(Trecho para leitura):
··········

Esse é o verdadeiro pendura, que pode ser aceito ou rejeitado. Caso aceito, ficará um sabor de
algo faltante! Agora, se rejeitado, deve partir dos estudantes de Direito a iniciativa de chamar a polícia e de preferência
dirigindo-se todos à Delegacia mais próxima, o que lhes dará alguma vantagem pela neutralidade do terreno.
Variações - Existem também outras modalidades do pendura, que são distorções da
tradição, conhecidas pelas alcunhas "troglodita" e "diplomática".
A primeira, "troglodita", bastante primitiva, consiste em, após a refeição, sair correndo do
restaurante, levando no peito tudo e todos que estiverem à sua frente, nivelando os estudantes ao "gatuno" que foge para não ser
apanhado cometendo algo errado. Esta modalidade deve ser evitada, pois tal conduta poderá caracterizar o crime de dano, caso
algo seja destruído.
Note-se que não há crime na tradição do pendura, pois o delito preconizado pelos
pendureiros frustrados - aqueles que sempre desejaram pendurar, sem coragem para tal - confunde-se com o tipo penal no qual
o sujeito realiza refeição sem que tenha condições para seu pagamento, caracterizando o crime.

··········

(Linhas apresentadas):
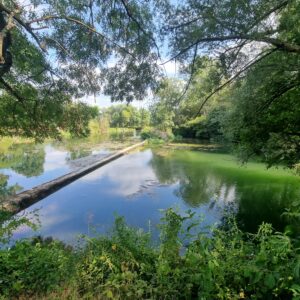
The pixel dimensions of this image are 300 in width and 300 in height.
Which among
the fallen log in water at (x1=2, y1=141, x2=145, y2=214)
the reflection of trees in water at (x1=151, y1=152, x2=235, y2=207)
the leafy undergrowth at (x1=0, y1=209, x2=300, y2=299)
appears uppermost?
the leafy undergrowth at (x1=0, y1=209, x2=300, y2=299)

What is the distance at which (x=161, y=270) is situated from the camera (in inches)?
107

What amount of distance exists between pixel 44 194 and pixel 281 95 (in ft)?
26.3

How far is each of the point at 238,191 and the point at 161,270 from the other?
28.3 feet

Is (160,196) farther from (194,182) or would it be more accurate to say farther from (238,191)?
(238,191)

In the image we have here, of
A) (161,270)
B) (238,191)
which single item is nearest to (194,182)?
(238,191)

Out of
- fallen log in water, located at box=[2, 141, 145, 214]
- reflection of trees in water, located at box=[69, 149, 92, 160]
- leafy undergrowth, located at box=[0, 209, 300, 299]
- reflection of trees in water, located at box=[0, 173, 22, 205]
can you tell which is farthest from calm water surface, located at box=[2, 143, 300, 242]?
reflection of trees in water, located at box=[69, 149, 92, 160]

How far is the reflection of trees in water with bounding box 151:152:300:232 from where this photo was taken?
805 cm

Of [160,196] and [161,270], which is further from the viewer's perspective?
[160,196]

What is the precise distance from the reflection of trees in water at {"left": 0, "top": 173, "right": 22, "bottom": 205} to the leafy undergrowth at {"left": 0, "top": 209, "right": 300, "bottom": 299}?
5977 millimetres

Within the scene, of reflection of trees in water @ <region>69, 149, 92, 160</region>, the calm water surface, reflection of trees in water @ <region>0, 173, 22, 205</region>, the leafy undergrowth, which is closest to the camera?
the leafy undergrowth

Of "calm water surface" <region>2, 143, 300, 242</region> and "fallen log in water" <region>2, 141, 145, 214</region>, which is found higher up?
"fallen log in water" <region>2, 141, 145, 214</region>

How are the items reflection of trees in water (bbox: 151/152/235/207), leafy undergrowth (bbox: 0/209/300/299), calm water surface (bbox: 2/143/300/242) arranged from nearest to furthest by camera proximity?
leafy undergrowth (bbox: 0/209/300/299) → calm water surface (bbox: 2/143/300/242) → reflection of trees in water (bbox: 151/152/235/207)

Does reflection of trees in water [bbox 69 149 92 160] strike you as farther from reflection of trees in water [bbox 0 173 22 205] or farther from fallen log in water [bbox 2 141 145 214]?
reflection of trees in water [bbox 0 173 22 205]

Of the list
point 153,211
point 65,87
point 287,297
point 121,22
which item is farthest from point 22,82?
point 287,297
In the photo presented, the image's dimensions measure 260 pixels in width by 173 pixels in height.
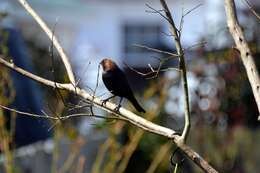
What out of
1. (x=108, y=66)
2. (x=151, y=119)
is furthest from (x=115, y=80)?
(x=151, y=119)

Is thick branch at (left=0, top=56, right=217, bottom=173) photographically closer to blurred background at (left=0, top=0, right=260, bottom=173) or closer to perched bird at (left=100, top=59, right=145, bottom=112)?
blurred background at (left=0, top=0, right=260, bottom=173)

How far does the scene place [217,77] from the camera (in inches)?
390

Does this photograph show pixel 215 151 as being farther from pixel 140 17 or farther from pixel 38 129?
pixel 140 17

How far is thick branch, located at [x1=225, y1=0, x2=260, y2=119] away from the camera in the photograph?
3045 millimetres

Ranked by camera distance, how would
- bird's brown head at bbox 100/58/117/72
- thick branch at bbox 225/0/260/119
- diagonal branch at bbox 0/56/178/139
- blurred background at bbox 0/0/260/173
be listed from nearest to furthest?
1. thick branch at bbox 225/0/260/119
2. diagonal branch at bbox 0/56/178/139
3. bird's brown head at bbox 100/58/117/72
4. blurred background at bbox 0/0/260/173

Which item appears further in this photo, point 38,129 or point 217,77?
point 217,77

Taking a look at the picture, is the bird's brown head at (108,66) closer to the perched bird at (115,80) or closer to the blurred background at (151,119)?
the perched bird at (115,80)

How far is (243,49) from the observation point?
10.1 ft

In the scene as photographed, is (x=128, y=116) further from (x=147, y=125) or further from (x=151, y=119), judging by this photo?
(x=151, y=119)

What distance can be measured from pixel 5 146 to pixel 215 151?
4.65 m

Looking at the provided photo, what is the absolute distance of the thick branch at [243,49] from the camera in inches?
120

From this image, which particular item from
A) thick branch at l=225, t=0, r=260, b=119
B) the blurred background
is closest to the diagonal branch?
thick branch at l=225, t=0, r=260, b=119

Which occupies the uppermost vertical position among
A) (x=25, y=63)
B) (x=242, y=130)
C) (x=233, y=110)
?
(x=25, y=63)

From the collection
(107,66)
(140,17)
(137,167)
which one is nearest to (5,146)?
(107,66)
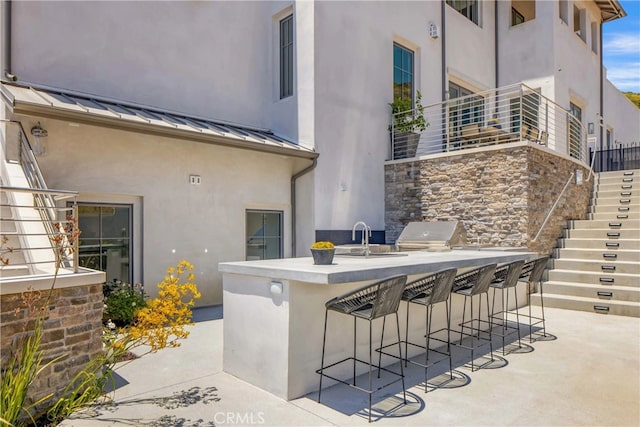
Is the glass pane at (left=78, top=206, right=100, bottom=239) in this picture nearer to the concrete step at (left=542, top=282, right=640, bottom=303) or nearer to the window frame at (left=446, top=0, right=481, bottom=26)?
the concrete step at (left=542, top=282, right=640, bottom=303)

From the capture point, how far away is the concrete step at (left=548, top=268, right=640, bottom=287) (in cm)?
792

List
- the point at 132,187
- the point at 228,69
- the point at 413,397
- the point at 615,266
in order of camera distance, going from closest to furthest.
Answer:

··········

(Tarefas a cumprir):
1. No trecho sobre o pendura, por quais alcunhas são conhecidas as outras modalidades dessa tradição?
2. Dê continuidade ao trecho sobre o pendura a partir da última frase apresentada.

(Respostas em ordem):
1. "Troglodita" e "diplomática".

2.
No pendura, a refeição é realizada; todavia, o estudante deverá ter consigo dinheiro, cheque
ou cartão de crédito; portanto, meios para pagar a refeição, descaracterizando o tipo penal e afastando o delito, de modo que,
embora tenha condições para pagar, não o fará em respeito à tradição.
Na outra modalidade, "diplomática", mais pacífica, a diplomacia determina que os acadêmicos
devam solicitar reservas, revelando o pendura e somente com a concordância do proprietário, fazem a refeição e saciam sua fome,
mas não a tradição, posto que fica o estudante de direito nivelado ao que mendiga um prato de comida.
Todas as inovações devem ser evitadas, preservando-se a tradição do pendura, com o
indispensável discurso, rememorando o papel daqueles moços que fizeram os caminhos de nosso País, estimulando assim o
empenho destes outros moços, jovens, para que transformem os destinos da nação!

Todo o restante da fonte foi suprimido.